Using the two zebra’s as her subjects and a zebra hide stretched out over a clothing rack as their control (to see if striping had a different effect on the live animal) they began to collect field data. With a laser infrared thermometer, Cobb measured six individual stripes on each of the two animals and the zebra hide: two adjacent black and white stripes at the neck, two in the middle, and two at the zebra’s rump. She continued to record temperatures at these sights every fifteen minutes during daylight hours.
Over the course of the day the temperature difference between the black and white stripes increased, with the black stripes becoming 18 to 27 degrees Fahrenheit hotter. Other studies before Cobb have suggested that this temperature difference creates a convection current—a flow of air created by the shift in heat that cools the animal down.
But the Cobbs thinks there’s more to it than that. The convection current is likely happening, she says, but its too small to cool off the entire animal. They think a more intricate mechanism is at play.
Zebras, like horses, sweat to cool down. As they perspire, the sweat lathers, loosening the surface tension of the sweat and allowing the stuff to evaporate more easily at the hair’s tips. Cobb suggests that the tiny air current created by the differential temperature in stripes creates a “chaotic air movement above the hair surface” that further speeds up the evaporation process.
Over the course of the field work, Cobb also became the first to note that a zebra can erect its black hairs—to look and feel almost like velvet—while its white hairs remain flat. This trait may also help air flow through the hide and aid in evaporation. These findings would also help explain why the zebra hide control was as much as 29 degrees F hotter than the live zebras. The animal’s cooling is much more complex than the stripes alone.
Though the idea of tiny convection currents between stripes is possible, says Tim Caro a wildlife biologist at the University of California, Davis, he isn’t quite convinced. A convection current, he says, would be too easily disrupted by movement and wind. Caro, himself, believes the strongest theory behind zebra stripes is that they repel biting flies, though not all experts agree on that either.
It was, in fact, the studies that showed zebra stripes deterred flies, that encouraged the Cobbs to take a look back at their own data more than 10 years after their trip.
“We do not think it is a big enough reason for stripes to have evolved,” Cobb says about the fly-repeller theory. A look at different African zebra populations reveals that the majority—though not all—striped zebras are concentrated at the equator and the farther the species get into milder climates, the fewer stripes they flaunt. A trend, she says, suggests stripes could have evolved foremost in response to temperature. But there is a way the fly-repelling theory and her own could be linked.
Perhaps the tiny currents of air produced by the differently tempered stripes go unnoticed by us but make it a very awkward and turbulent environment for these flies to land; similar to how a small plane struggles to land amidst gusting winds. Earlier this year a study by Caro showed that in the milliseconds before landing, flies attempting to land on zebras lose control, colliding with and ricocheting off their intended lunch. It’s possible thermoregulation comes with the added bonus of deterring pesky and dangerous flies.

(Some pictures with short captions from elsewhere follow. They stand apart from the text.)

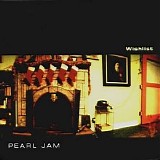 Pearl Jam - Wishlist Single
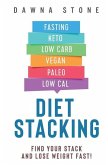 Diet Stacking: Find Your Stack and Lose Weight Fast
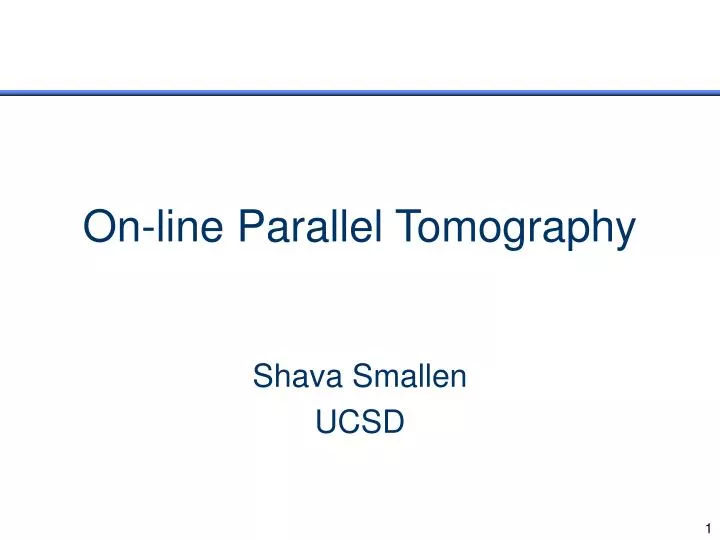 on line parallel tomography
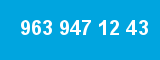 963 947 12 43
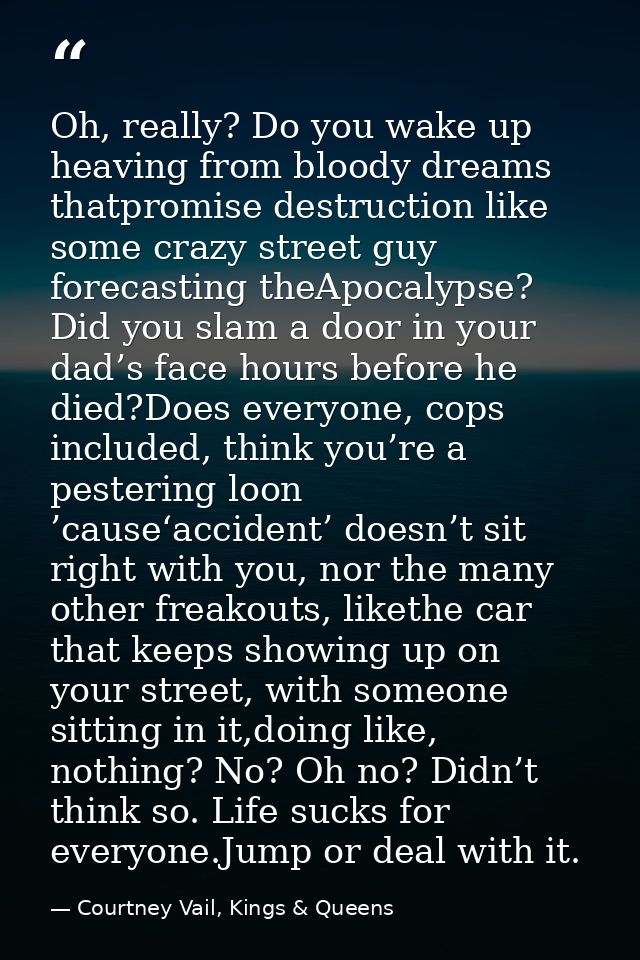Oh, really? Do you wake up heaving from bloody dreams thatpromise destruction like some crazy street guy forecasting the — Courtney Vail, Kings & Queens
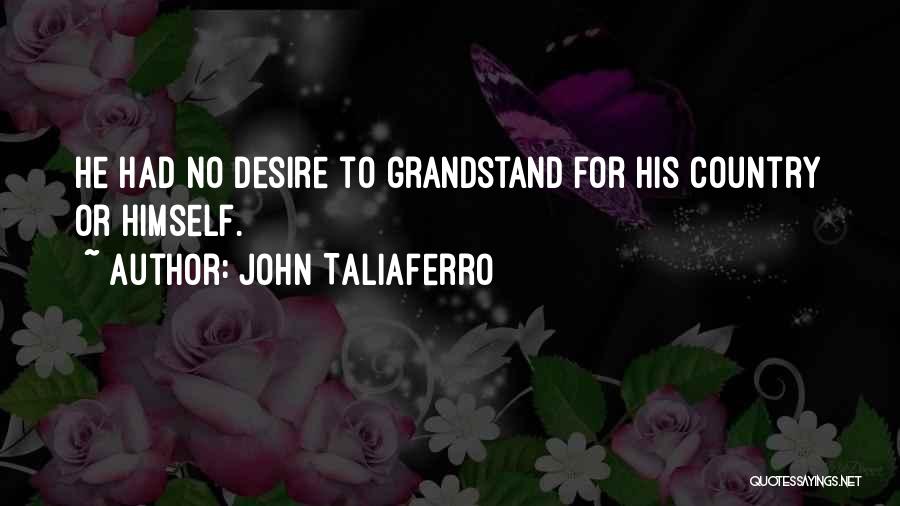 John Taliaferro Quotes: He Had No Desire To Grandstand For His Country Or Himself.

The Cobbs’ observations don’t prove their theory, says Caro, “but it’s nice to have that information.” “I’m not sure it gets to the bottom of the problem,” he says, “but it’s a good descriptive study.”
While Cobb, Caro, and many other scientists have taken a stance on what zebra stripes do, no one has been able to zero in on the mechanisms involved.
Nevertheless, Cobb is pleased with her contribution. She’s left her new colleagues much to think about, like why only the black hairs stand on end or how to detect tiny microcurrents of air above the stripes. But that’s for them to explore, she says, “I’m 85.”